After coming into force on 1 October 2014, new regulations that allowed copying of a piece of work that has attracted copyright, such as music, books or films, as long as it is for private use, have been found to be unlawful.

In a pair of decisions dated 19 June 2015 and 17 July 2015 ([2015] EWHC 1723 (Admin) and [2015] EWHC 2041 (Admin)), Mr Justice Green, sitting in the High Court, quashed the recently introduced Section 28B of the Copyright Designs and Patent Act 1988 after an application for judicial review brought by BASCA, the Musicians’ Union and UK Music 2009 Limited.

Background

The new regulations, The Copyright and Rights in Performance (Personal Copies for Private Use) Regulations 2014, had introduced Section 28B to allow copying of a legitimately acquired work (other than a computer program) for private use. Such private use included copying the work into other formats, copying for use as a back-up or storing in cloud storage. The copyright would still be infringed, however, if a personal copy was transferred to another person other than on a private and temporary basis.

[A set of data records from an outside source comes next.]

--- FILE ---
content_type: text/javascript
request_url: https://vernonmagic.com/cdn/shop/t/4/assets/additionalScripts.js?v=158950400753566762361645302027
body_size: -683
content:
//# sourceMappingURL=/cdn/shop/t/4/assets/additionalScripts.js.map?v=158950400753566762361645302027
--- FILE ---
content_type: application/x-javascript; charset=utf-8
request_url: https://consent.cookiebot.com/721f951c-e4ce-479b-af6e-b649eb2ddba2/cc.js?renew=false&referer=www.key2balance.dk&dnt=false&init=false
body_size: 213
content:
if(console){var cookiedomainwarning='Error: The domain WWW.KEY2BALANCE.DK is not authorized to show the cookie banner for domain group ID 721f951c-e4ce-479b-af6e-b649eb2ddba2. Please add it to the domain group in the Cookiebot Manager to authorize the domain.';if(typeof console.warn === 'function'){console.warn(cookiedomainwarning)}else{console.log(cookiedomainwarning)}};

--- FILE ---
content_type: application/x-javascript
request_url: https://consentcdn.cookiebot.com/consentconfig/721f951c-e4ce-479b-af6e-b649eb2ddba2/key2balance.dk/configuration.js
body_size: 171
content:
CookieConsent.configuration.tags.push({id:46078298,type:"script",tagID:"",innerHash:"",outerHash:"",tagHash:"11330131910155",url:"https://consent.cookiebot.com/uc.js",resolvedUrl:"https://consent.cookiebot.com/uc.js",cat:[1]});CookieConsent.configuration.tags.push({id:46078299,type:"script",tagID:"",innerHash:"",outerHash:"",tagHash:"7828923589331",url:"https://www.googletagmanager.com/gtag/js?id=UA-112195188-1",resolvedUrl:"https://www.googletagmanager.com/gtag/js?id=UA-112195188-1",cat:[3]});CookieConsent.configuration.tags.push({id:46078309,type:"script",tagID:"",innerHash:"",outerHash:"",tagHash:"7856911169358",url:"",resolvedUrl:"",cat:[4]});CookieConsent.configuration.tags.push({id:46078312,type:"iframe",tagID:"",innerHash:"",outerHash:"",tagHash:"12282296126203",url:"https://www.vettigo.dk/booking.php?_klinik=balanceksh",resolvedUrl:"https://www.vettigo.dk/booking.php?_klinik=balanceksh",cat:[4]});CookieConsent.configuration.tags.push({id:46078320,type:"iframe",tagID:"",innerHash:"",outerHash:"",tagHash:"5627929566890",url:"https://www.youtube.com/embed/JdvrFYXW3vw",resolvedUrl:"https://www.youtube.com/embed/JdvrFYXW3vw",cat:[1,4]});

These regulations were implemented under the discretion provided by Article 5(2)(b) of the EU Copyright in the Information Society Directive. This gives member states of the EU the scope to create an exception to copyright for personal use, with the requirement that if more than de mininis harm is caused to the copyright holder by any new exception, compensation would be payable.

The UK government had considered compensation, possibly funded by a levy system on sales of blank media such as CDs, to be burdensome and therefore undesirable. Instead, the aim had been to introduce a new copyright exception that would avoid harm to the copyright holder and so would not require any kind of levy or compensation scheme. The Secretary of State’s view, after a consultation process, was that the narrow private use exception of Section 28B would cause zero or de minimis harm and so could be lawfully introduced without a compensation scheme.

The claimants from the music industry sought to challenge the new regulations on the basis that, amongst other factors, the evidence relied upon by the Secretary of State to justify the conclusion about harm was inadequate and could not support the conclusion that the exception would lead to minimal or zero harm.

In the first of the two decisions, Mr Justice Green sided with the claimants and decided that the evidence allowed conclusions to be drawn as a starting point, but were not capable of answering the very much more specific legal question as to whether harm was avoided to meet the de minimis threshold. He therefore concluded that the introduction of Section 28B was unlawful.

By the time of the second of the two decisions, further submissions had been received from the Secretary of State accepting the position that the regulations should be quashed. The Secretary of State welcomed the guidance of the court and said that “he will now take the opportunity to reflect further and in due course take a view as whether, and in what form, any further factual enquires should be carried out and whether a new private copying exception should be introduced.”

Mr Justice Green therefore proceeded to quash the regulations with prospective effect, but declined to decide whether the quashing order should have retrospective effect, saying instead that that this should be determined in the context of litigation between a specific copyright holder and an alleged infringer.

Conclusion

The result of the quashing order is that any copies of material that attract copyright which were made for private use before Section 28B was introduced, and those copies made after the date of the quashing order, will remain unlawful. The status of copies made while Section 28B was in force has not been decided.

This means that copying for private use, which is widespread by those who buy copyrighted works such as music tracks, is once again an infringement of copyright. This includes, for example, making a cloud storage backup or saving a copy of a song from a CD onto a computer or an MP3 player. Despite this, as has been the case in the past, we would not expect any significant pursuit of those individuals who copy for private use by organisations in the film and music industry.

Having said this, there may be situations where private copying could cause harm to specific copyright holders, who can now once again enforce their rights to prevent such copying. Smaller organisations, individual musicians, artists or photographers may, for example, feel that specific instances of private copying could cause them harm and they might wish to seek damages or an injunction. In this case, we may see smaller claims pursued against small scale copying in the Intellectual Property Enterprise Court (IPEC), which would allow more affordable copyright infringement actions.

Although the government has failed to allow copying for private use on this occasion, this is not likely to be the end of this issue and once the Secretary of State has reviewed the situation a fresh piece of legislation could be considered. Therefore the legal situation may well change again in the future.